The #EndSARS protest is pertinent, timely and laudable. With their
protest, the youths are speaking for the generality of Nigerians. They
are expressing our collective revulsion for an evil oligarchy that, in
its corruption, irresponsibility, avarice and snobbery, consigned a
disproportionate number of Nigerians to vegetating in desperate poverty
and groaning under a lawless and murderous police force.

In dealing with the protesters, Nigerians had expected patient and
thoughtful, not ruthless, methods from the Buhari administration.
Lamentably, its method was most thoughtless and ruthless; it was
downright barbaric. It ordered soldiers to attack the protesters. In
their shooting spree, the soldiers killed about twenty seven, and
injured more than thirty, protesters. The video of that attack was
heart-rending and mind-boggling. It showed the soldiers moving in, and,
at very close ranging, opening fire on the protesters. That mass-murder
of unarmed, peaceful Nigerians was unpardonable. It is a crime against
humanity.

For the most part, Nigerians were resigned to the Buhari presidency. As
for that staggering mistake of electing him to power, we found solace in
the belief that we reserve the right to be wrong and make mistakes.
Moreover, nothing educates more than a mistake; political mistakes are
necessary ingredients for political learning and experience. As for his
continued misrule and its attendant social disruption, we found
consolation in waiting out his presidency. After all, his term of office
will expire in May 2023. However, that unbridled murderousness at the
Toll Gate Plaza on “Black Tuesday” exposed added dimensions of
Buharism.

It incontrovertibly confirmed Buhari a criminal, culpable of crime
against humanity. He is a murderer, and his murderous hands are dripping
with the blood of the innocent. It evinced Buhari as an unabashed,
unrepentant, incorrigible tyrant. He remains psychologically trapped in
the past: his days of military dictatorship. His power derives from
popular will, but perplexingly, he, routinely, acts in defiance of the
popular will, and, behaves, as though, his power is predicated on brute
force, and must therefore be maintained with guns and bayonets. Africans
thought that their worst political nightmares were made manifest in Idi
Amin and Mobutu Sese Seko. That was before the debut of our
democratically elected tyrant, Mohammadu Buhari. The Buhari
administration seemed to have combined the worst of Amin and Mobutu:
wanton bloodshed and mindless kleptomania.

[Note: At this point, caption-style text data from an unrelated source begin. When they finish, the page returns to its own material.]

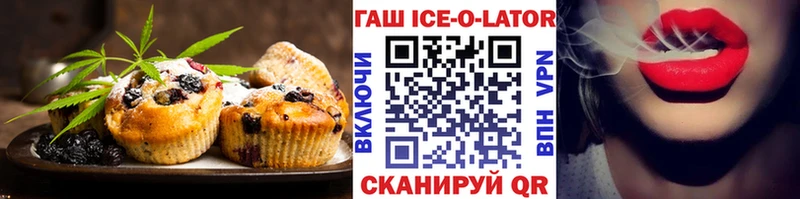 Canna-Cookies марихуана  где найти   Глазов 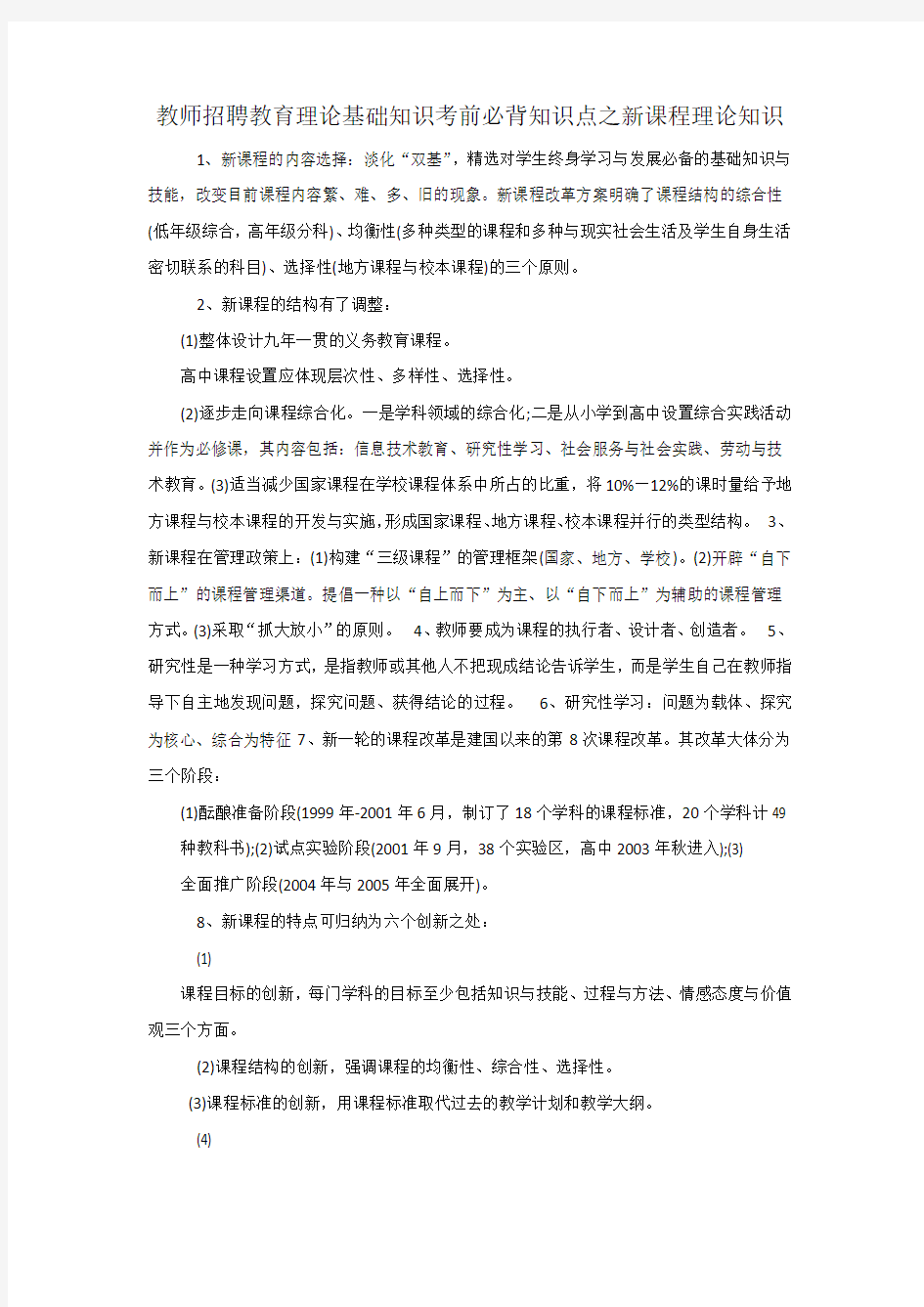 教师招聘教育理论基础知识考前必背知识点之新课程理论知识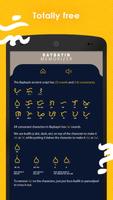 Learn Baybayin poster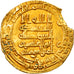 Moneta, Abbasid Caliphate, al-Qahir, Dinar, AH 321 (932/933), al-Karaj, BB, Oro
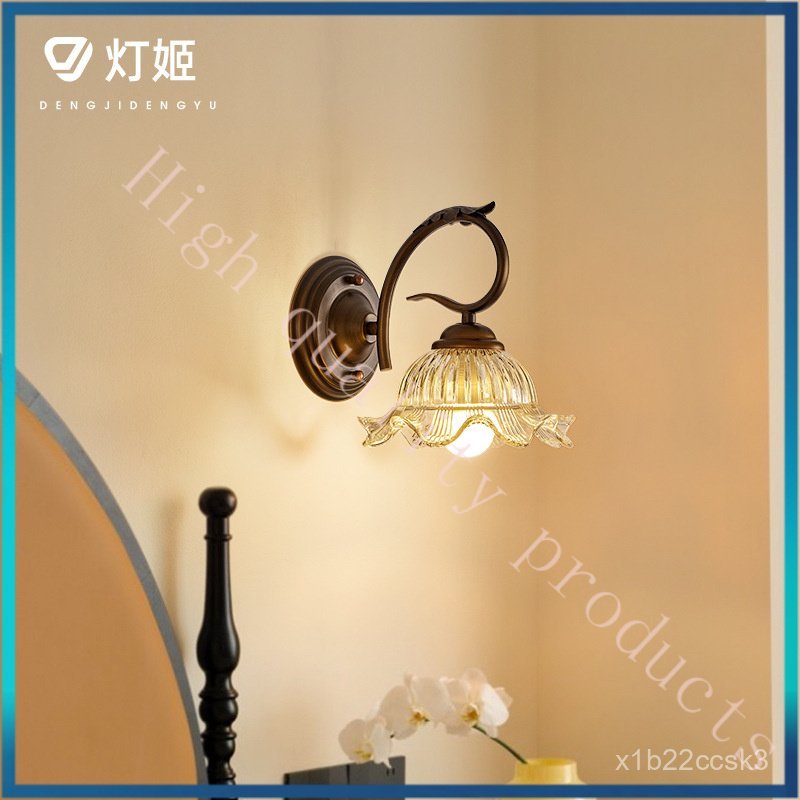French Retro Mid-Century Style Wall Lamp High-End Lily of the Valley Bedroom Bedside Lamp American L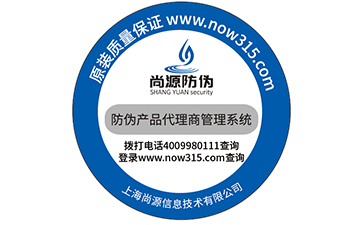 P站免费看片標簽手工貼標的方法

History has furnished the instructive precedence that the terror of the
gun cannot extinguish the awakened aspirations of the people. And that
those, in the deranging effect of power refused to acknowledge this
fact, usually, learn the hard way that brute power is the most
treacherous form of power, and that it has always betrayed those who
wielded it excessively.

Tochukwu Ezukanma writes from Lagos, Nigeria.